Text passage:
--- START ---

6. Go get STD tested.
7. Start doing the 180 on your POS WH. Do not cover for him with the kids or others (age appropriate). Let him do damage control. It sounds like he wants to have his cake and eat it. Make sure the cake at home makes him ill as hell.
8. Your WH is not longer the man you knew, he is the enemy, proceed accordingly. Do not worry about pushing him away, you owe him no loyalty, you need to act and mean it.


----------



## TJW (Mar 20, 2012)

aine said:


> Your WH is not longer the man you knew, he is the enemy, proceed accordingly.


My cheating POSW tried to destroy my career.

We do people a disservice when we use the terms POSOM and POSOW. We need to tell it like it is, the POS is their spouse.


----------



## Diana7 (Apr 19, 2016)

Oh and you mentioned in the other thread that you are still having sex with him. Why? Apart from anything you are at risk from an std.

--- END ---

How to complete this task:
Please quote the forum thread between "We do people" and "(Apr 19, 2016)", inclusive. The listing that comes next isn't needed.

Source material:
--- START ---

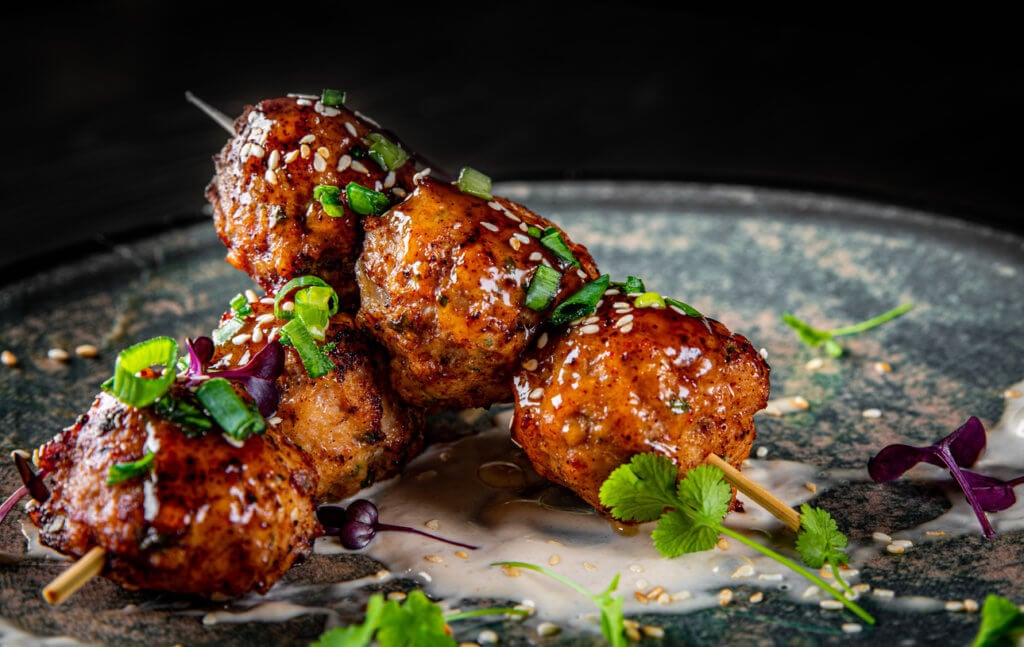 deep fried meatballs in plate on black wooden table background.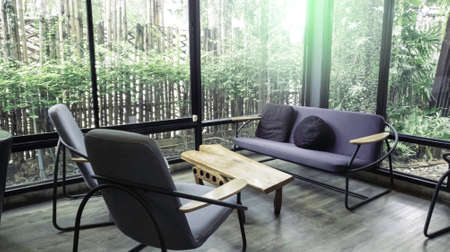 Modern interior chair and table in cafe restaurent, Quiet and chill cafe shop in vintage tone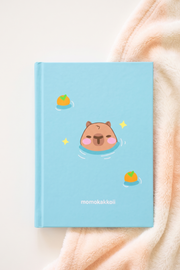 A light blue hardcover notebook with a cute cartoon capybara swimming in water, surrounded by small oranges and stars. The notebook is placed on a soft peach-colored blanket on a light beige surface.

--- END ---

Written response:
We do people a disservice when we use the terms POSOM and POSOW. We need to tell it like it is, the POS is their spouse.


----------



## Diana7 (Apr 19, 2016)